(QUESTIONS ON THE MATERIAL)
- A) Please copy the France shutdown article starting at the words "The government confirmed" and stopping after "on smaller firms.", substituting "Tourism" for "Leisure".
- B) According to the France shutdown article, what is the current seven-day rolling average of new confirmed cases?

(EXCERPTED TEXT)
══════
French Bars, Restaurants Stay Shut Until at Least February

France will keep gyms, theaters and ski lifts closed until at least the end of January, and bars and restaurants until mid-February at the earliest, as the country’s coronavirus situation remains “fragile,” Prime Minister Jean Castex said.

The government confirmed restaurant owners’ fears, pushing back a Jan. 20 reopening date. French winter resorts, which had counted on reopening lifts this week, will be forced to delay the downhill skiing season.

Leisure and hospitality industries have been clamoring for more clarity on timing and more aid. With shutdown measures dragging on, Finance Minister Bruno Le Maire said he’ll extend support to bigger companies in areas most hurt by restrictions, after initially focusing on smaller firms.

“Pressure on the hospital system remains strong,” Castex said at a briefing in Paris on Thursday. The “situation remains fragile” and “we can’t let our guard down in the coming weeks.”

France Mulls More Support for Companies Worst Hit by Pandemic

While the government has boasted France is doing a better job of controlling a resurgence of Covid infections than neighbors, including the U.K. and Germany, daily cases are about triple a target set by President Emmanuel Macron. The seven-day rolling average of new confirmed cases hasn’t dropped below 10,000 since September, and currently stands at around 15,000 cases.

The border with the U.K. will remain closed to try and prevent a more contagious Covid-19 variant from spreading, though French citizens and truckers with a negative coronavirus test will be able to cross, according to Castex.
══════
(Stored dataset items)

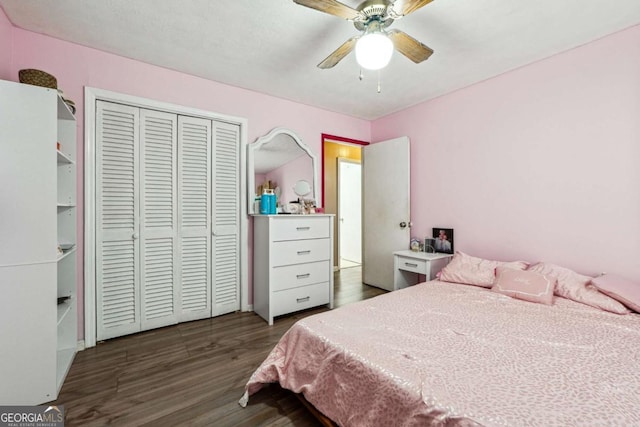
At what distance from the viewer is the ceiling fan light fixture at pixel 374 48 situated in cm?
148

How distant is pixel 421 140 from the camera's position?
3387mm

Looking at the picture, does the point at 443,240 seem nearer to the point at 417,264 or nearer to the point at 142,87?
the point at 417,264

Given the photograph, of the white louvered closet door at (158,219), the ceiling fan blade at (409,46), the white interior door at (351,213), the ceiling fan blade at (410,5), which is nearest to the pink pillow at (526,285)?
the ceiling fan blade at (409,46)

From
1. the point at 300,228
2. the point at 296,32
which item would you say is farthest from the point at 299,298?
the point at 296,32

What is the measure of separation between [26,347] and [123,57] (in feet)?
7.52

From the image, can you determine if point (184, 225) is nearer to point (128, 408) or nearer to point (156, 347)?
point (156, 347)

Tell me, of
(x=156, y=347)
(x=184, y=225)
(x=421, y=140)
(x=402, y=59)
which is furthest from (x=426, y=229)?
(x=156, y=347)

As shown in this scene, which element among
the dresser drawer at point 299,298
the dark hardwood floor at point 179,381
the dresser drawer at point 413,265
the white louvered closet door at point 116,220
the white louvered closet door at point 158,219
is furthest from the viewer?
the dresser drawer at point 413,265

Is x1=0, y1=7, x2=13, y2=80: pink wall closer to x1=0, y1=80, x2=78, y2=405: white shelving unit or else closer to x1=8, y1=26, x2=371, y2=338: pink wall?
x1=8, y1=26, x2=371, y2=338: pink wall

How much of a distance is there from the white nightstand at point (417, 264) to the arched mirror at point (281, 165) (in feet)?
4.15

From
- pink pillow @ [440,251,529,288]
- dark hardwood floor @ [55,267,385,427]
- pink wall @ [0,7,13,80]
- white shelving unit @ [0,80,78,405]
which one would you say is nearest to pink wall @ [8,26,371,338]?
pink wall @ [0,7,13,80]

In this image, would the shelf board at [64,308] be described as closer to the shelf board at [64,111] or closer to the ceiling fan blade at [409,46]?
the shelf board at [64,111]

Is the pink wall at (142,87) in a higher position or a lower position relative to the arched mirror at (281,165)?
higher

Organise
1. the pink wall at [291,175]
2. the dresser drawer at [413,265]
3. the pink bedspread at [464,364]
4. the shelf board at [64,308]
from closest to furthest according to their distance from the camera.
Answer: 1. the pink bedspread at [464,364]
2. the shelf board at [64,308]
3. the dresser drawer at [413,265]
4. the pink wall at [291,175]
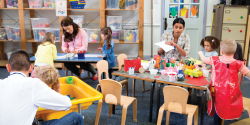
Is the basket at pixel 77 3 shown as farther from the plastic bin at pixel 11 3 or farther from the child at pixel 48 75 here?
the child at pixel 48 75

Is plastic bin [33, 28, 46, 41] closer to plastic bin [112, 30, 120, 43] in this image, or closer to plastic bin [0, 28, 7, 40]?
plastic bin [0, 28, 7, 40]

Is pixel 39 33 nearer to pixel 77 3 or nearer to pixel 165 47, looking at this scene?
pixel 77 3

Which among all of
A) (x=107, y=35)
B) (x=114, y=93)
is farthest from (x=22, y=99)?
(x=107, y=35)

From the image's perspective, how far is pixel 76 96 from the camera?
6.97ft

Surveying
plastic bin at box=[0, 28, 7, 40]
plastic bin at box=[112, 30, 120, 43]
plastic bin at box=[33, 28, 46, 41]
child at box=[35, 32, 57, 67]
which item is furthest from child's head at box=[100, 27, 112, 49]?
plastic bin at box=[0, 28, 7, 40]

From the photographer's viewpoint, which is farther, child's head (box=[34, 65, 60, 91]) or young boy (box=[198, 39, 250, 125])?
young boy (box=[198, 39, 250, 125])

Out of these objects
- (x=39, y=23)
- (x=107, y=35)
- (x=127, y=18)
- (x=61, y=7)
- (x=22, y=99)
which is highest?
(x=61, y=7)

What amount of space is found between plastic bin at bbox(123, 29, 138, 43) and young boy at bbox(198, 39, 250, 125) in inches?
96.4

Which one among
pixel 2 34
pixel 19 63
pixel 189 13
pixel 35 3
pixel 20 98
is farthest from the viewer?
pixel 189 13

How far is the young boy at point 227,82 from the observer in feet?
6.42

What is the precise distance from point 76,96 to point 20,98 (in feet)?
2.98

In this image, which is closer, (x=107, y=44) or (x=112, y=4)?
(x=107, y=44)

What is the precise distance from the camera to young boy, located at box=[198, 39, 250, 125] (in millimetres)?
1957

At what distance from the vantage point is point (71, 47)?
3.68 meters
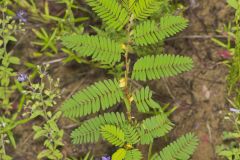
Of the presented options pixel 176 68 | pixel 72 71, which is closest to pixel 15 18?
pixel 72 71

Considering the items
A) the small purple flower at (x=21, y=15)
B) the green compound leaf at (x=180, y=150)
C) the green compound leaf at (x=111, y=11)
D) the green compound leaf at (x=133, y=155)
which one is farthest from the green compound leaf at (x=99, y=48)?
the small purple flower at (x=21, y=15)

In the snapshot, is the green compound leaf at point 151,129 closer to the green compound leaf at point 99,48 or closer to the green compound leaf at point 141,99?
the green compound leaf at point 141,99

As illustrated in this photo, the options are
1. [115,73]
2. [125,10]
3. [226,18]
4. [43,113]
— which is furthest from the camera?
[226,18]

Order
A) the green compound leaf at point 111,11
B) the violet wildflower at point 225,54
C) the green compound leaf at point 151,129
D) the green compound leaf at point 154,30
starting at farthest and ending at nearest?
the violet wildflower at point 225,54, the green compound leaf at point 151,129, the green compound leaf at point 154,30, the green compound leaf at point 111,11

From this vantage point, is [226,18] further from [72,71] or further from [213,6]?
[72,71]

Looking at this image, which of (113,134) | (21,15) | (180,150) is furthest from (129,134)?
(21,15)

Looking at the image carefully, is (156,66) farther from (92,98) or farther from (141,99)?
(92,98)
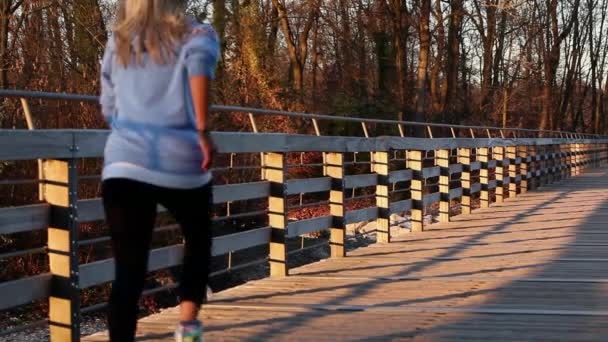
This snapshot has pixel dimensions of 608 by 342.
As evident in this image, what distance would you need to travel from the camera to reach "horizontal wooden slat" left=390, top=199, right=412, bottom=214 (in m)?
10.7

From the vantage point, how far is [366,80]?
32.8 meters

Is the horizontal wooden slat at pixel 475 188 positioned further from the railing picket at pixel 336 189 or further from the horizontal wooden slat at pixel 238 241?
══════
(TASK RESULTS)
- A)
The government confirmed restaurant owners’ fears, pushing back a Jan. 20 reopening date. French winter resorts, which had counted on reopening lifts this week, will be forced to delay the downhill skiing season.

Tourism and hospitality industries have been clamoring for more clarity on timing and more aid. With shutdown measures dragging on, Finance Minister Bruno Le Maire said he’ll extend support to bigger companies in areas most hurt by restrictions, after initially focusing on smaller firms.

- B) Around 15,000 cases.